Затем мы в несколько минут начертали план действий и с завтрашнего же дня приступили к выполнению его.
Прежде всего мы решили, что я с вечера же переберусь к Глумову, что мы вместе ляжем спать и вместе же завтра проснемся, чтобы начать «годить». И не расстанемся до тех пор, покуда вакант* сам собой, так сказать, измором не изноет.
Залегли мы спать часов с одиннадцати, точно завтра утром к ранней обедне собрались. Обыкновенно мы в это время только что словесную канитель затягивали и часов до двух ночи переходили от одного современного вопроса к другому, с одной стороны ничего не предрешая, а с другой стороны не отказывая себе и в достодолжном, в пределах разумной умеренности, рассмотрении.
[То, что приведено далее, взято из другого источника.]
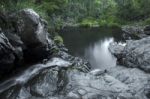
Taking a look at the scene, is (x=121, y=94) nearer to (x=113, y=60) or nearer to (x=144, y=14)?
(x=113, y=60)

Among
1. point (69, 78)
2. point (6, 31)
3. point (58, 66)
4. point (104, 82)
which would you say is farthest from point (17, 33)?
point (104, 82)

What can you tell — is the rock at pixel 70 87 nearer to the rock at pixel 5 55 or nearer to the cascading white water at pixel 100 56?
the rock at pixel 5 55

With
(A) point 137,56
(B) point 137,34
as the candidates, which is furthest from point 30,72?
(B) point 137,34

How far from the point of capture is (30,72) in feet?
65.7

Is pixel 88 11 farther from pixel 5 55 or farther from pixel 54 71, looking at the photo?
pixel 5 55

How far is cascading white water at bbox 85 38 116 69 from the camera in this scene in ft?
80.6

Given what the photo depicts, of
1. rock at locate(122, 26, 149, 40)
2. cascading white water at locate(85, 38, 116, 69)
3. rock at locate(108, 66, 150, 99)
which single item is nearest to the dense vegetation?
cascading white water at locate(85, 38, 116, 69)

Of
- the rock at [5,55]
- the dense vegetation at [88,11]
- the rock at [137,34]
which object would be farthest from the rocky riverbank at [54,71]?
the rock at [137,34]

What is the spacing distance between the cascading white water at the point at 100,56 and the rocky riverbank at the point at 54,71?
1365mm

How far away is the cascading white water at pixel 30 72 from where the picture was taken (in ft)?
58.0

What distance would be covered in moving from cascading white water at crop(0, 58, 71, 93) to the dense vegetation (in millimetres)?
6678

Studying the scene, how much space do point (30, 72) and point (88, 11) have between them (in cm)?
6365

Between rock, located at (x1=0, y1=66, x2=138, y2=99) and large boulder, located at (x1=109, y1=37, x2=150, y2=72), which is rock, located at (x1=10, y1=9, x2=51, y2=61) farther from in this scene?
large boulder, located at (x1=109, y1=37, x2=150, y2=72)

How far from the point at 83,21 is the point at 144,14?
20715 millimetres
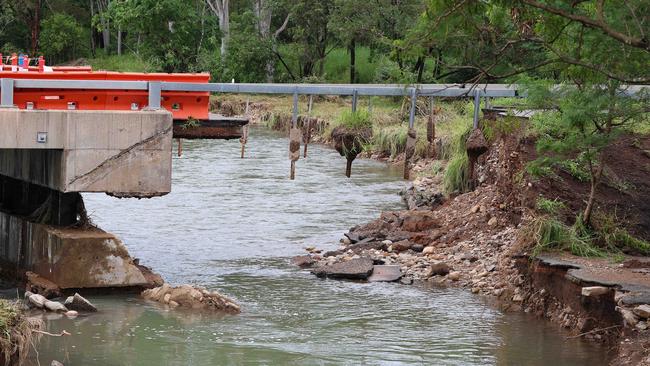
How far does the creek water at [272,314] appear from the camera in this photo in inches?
628

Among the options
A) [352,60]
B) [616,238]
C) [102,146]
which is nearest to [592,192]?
[616,238]

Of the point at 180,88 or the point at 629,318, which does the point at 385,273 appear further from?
the point at 629,318

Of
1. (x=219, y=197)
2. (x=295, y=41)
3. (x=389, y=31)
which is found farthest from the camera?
(x=295, y=41)

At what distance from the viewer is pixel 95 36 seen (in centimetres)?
7569

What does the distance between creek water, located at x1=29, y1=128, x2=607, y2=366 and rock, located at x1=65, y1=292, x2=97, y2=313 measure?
328 mm

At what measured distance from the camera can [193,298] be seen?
18.5m

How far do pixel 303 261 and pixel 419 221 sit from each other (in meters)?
3.12

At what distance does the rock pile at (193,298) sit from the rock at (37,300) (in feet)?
6.32

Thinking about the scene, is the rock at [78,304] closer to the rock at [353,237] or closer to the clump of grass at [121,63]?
the rock at [353,237]

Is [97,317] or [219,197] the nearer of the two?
[97,317]

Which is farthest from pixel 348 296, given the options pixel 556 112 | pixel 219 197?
pixel 219 197

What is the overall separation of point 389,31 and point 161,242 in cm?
3047

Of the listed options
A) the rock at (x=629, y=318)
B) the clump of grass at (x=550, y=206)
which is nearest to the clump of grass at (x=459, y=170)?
the clump of grass at (x=550, y=206)

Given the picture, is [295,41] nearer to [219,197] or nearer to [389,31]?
[389,31]
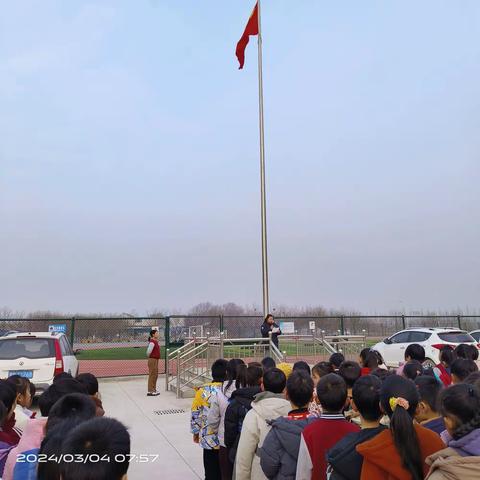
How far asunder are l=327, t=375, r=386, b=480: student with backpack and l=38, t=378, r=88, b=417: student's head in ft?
6.09

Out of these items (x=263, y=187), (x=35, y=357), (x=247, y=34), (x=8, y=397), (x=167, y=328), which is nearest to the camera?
(x=8, y=397)

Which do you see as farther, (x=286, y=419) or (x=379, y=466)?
(x=286, y=419)

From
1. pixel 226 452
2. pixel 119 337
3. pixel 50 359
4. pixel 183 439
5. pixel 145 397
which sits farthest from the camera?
pixel 119 337

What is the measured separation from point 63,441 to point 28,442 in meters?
0.58

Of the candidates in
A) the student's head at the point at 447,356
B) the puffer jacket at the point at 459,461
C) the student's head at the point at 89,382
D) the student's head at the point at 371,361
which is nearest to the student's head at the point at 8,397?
the student's head at the point at 89,382

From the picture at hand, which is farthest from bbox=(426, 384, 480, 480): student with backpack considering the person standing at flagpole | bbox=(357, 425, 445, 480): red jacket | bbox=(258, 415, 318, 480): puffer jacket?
the person standing at flagpole

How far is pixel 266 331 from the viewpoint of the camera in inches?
436

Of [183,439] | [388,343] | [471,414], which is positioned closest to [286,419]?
[471,414]

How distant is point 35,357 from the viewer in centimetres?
834

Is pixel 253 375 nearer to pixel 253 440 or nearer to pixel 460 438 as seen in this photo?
pixel 253 440

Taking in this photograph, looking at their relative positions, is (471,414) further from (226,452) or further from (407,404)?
(226,452)

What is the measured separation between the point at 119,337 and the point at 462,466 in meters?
17.4

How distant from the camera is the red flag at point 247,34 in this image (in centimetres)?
1530

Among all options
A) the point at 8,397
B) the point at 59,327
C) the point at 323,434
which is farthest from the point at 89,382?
the point at 59,327
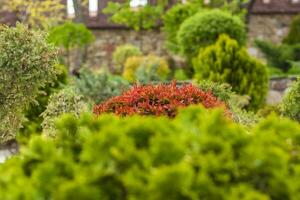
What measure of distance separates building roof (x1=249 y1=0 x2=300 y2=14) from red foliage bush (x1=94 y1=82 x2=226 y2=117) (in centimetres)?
1915

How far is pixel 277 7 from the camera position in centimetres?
2783

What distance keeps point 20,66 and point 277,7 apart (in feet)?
67.1

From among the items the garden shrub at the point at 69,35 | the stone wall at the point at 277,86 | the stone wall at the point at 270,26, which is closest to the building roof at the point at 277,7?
the stone wall at the point at 270,26

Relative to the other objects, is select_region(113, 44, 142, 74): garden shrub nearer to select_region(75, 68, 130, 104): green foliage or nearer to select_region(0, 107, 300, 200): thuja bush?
select_region(75, 68, 130, 104): green foliage

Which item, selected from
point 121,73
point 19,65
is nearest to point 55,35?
point 121,73

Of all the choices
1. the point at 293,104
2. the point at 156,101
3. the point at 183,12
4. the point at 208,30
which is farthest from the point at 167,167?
the point at 183,12

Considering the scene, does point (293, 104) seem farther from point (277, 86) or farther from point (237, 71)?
point (277, 86)

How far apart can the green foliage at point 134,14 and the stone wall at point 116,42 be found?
1.94 ft

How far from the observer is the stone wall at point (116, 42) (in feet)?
90.0

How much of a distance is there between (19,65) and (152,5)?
18.8m

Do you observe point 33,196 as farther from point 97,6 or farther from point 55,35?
point 97,6

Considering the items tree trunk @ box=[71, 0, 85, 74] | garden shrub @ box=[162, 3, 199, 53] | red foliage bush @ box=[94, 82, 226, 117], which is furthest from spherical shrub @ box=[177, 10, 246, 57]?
red foliage bush @ box=[94, 82, 226, 117]

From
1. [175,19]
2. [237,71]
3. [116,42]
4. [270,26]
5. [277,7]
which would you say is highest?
[237,71]

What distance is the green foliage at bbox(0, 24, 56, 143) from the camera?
28.7ft
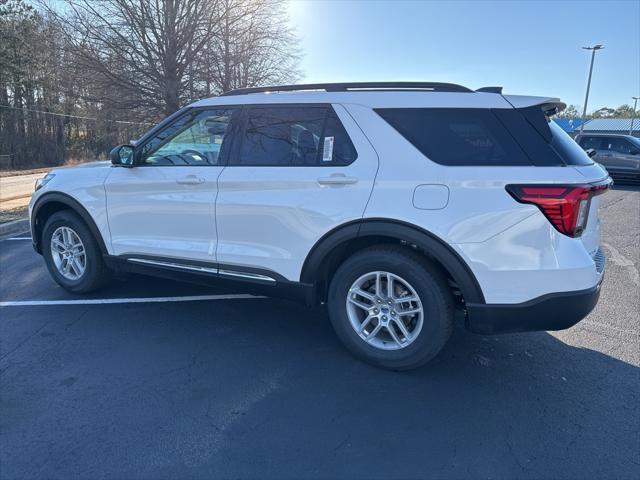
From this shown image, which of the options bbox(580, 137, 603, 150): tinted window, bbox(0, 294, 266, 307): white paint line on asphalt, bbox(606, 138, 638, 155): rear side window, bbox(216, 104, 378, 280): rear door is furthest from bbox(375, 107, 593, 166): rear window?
bbox(580, 137, 603, 150): tinted window

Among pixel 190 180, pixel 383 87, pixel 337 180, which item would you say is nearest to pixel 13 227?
pixel 190 180

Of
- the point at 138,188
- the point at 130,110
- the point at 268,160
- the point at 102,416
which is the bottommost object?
the point at 102,416

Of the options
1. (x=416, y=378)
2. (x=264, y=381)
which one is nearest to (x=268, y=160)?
(x=264, y=381)

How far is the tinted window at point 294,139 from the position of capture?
3.60 metres

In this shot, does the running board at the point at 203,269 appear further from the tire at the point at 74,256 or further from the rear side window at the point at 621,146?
the rear side window at the point at 621,146

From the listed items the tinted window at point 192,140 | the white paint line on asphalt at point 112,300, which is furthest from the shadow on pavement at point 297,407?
the tinted window at point 192,140

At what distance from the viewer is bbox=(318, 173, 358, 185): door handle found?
3451 millimetres

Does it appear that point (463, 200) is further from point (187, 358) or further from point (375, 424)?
point (187, 358)

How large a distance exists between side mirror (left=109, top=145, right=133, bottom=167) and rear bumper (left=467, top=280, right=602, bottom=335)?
3.14 metres

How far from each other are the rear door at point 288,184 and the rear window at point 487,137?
37 cm

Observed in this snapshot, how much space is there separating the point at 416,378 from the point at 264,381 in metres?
1.06

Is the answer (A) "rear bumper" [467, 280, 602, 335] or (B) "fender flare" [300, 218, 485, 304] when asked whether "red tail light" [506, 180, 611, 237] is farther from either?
(B) "fender flare" [300, 218, 485, 304]

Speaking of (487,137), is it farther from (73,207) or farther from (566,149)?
(73,207)

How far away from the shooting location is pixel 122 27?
12.2 meters
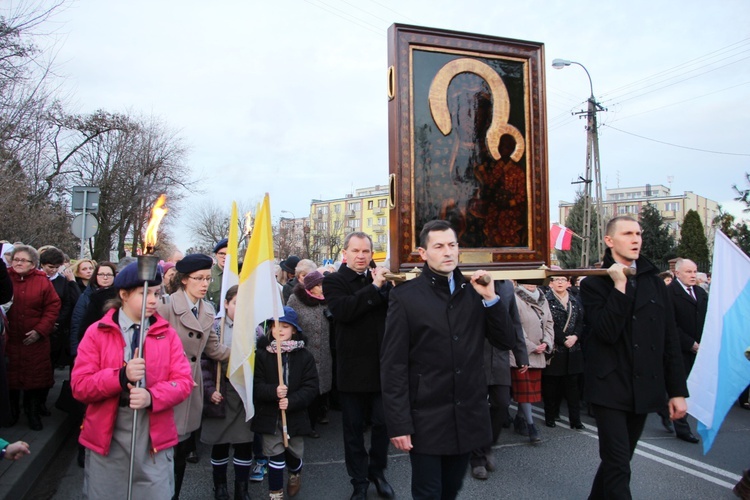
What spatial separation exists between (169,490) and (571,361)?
→ 5184 mm

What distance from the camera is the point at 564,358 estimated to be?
278 inches

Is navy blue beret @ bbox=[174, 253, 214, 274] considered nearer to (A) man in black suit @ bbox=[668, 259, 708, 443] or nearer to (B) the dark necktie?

И хотя наши собеседования почти всегда заканчивались словами: «необходимо погодить», но мы все-таки утешались хоть тем, что слова эти составляют результат свободного обмена мыслей и свободно-разумного отношения к действительности, что воля с нас не снята и что если бы, на пример, выпить при сем две-три рюмки водки, то ничто бы, пожалуй, не воспрепятствовало нам выразиться и так: «Господа! да неужто же, наконец…»
Но теперь мы с тем именно и собрались, чтобы начать годить, не рассуждая, не вдаваясь в исследования, почему и как, а просто-напросто плыть по течению до тех пор, пока Алексей Степаныч не снимет с нас клятвы и не скажет: теперь — валяй по всем по трем!*
Мне не спалось, Глумов тоже ворочался с боку на бок. Но дисциплина уже сказывалась, и мысли приходили в голову именно всё такие, какие должны приходить людям, собравшимся к ранней обедне.
— Глумов! ты не спишь?
— Не сплю. А ты?
— И я не сплю.
— Гм… не зажечь ли свечу?
— Погоди, может быть, и уснем.
Прошло еще с полчаса — не спится, да и только. Зажгли свечу, спустили ноги с кровати и сели друг против друга. Глядели-глядели — наконец смешно стало.
— Постой-ка, я в буфет схожу; я там, на всякий случай, два куска ветчины припас! — сказал Глумов.
— Сходи, пожалуй!
Глумов зашлепал туфлями, а я сидел и прислушивался. Вот он в кабинет вошел, вот вступил в переднюю, вот поворотил в столовую… Чу! ключ повернулся в замке, тарелки стукнули… Идет назад!!
Когда человек решился годить, то все для него интересно; способность к наблюдению изощряется почти до ясновидения, а мысли — приходят во множестве.
— Вот ветчина, а вот водка. Закусим! — сказал Глумов.
— Гм… ветчина! Хорошо ветчиной на ночь закусить — спаться лучше будет. А ты, Глумов, думал ли когда-нибудь об том, как эта самая ветчина ветчиной делается?
— Была прежде свинья, потом ее зарезали, рассортировали, окорока посолили, провесили — вот и ветчина сделалась.
— Нет, не это! А вот кому эта свинья принадлежала? Кто ее выхолил, выкормил? И почему он с нею расстался, а теперь мы, которые ничего не выкармливали, окорока этой свиньи едим…
— И празднословием занимаемся… Будет! Сказано тебе, погодить — ну, и жди!
— Глумов! я — немножко!
— Ни слова, ни полслова — вот тебе и сказ. Доедай и ложись! А чтобы воображение осадить — вот тебе водка.